All of this has made me desperate for the loo.
I’m a patient at a London bladder clinic and have been since before I was dxd with MS. The treatment is pretty controversial - long-term antibiotics - but I and many patients think they’re wonderful.
Anyway, when you have an appointment they go through a list of urinary type questions and one of them is about what you describe - ‘latch key urgency’. I didn’t even know that this was a thing before. I try to make sure that I’m not arriving home desperate for the loo, otherwise it’s a bit problematic.
They know all about what they call ‘MS bladder’. It’s a right nuisance.
Louise
…Me too. My neurologist described the problem as a form of hesistancy. A valve shuts and then releases filling…the bladder to the point of urgency. I have an appointment with a very good urologist. LDN has really helped. This is twice now. The incontinence and pain is horrid. Right now I have an indwelling catheter and bladder spasms. They HURT!!
The only thing that works for me (sometimes, not always) is I do a countdown on the way to the loo, making sure I never get to single figures before I’m ready. Not sure how this works but I seem to be tricking my brain that I need to get to zero in order to “go” on when using the countdown method, and I’m actually to at ten or thereabout when I’m ready. It sounds stupid but it works sometimes so that’s good enough for me.
Derek
I’m fed up telling hubby to put the seat down!

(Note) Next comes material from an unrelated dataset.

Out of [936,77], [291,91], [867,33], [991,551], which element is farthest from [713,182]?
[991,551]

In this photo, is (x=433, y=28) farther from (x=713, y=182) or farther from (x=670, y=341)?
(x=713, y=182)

By the time I shuffle along the corridor, desperately trying to undo my jeans with one hand and drop the seat with the other,I dont always manage.
Grrrr!
Yes Derek, I also try counting in some form. Sometimes doubling, 7, 14, 28, 56 etc and I try to start with an awkward number to make it more difficult coz apparently it’s the brain being preoccupied that stops you thinking about how desperate you are. I’ve tried counting down but not very successfully. I’ve tried saying stupid things then counting the letters or spelling backwards…p.e.a.n.u.t. t.u.n.a.e.p maybe I need to be more consistent. I’m glad you’re getting there before 10 brilliant.
and yes poppy, I know exactly what you mean…all theses unnecessary little obstacles xx
Trousers, that can be pulled down very quickly, are essential.
Jeans just show up the wet patch.
John
I was always a lid down kind of person. Leaving not just the seat up, but the lid too bugged the hell out of me. Likewise, bathroom and loo doors had to be closed. Now the seat must be down (thank you chaps) but the lid has to stay up. Plus the bathroom door must stay open, cos whether I’m staggering with the walker (unlikely but possible) or in my wheelchair, it’s a right pain in the butt to have to open the door (it opens outwards). So when well meaning visitors kindly put the seat down but also the lid, then also politely shut the bathroom door, I silently growl.
Sue
When it comes to misbehaving bladders, I blame MS/HSP and gravity. I often have a row with gravity…It’s against me a lot of the time, taking pens, grabber, notebooks etc floorwards!
Pollsx
ah yes gravity the b**tard!
i trip up yes, but gravity pulls me down much harder than it should be.
i think i’ll ask that lovely professor brian cox to sort it out for me.
at least it has a use if im constipated.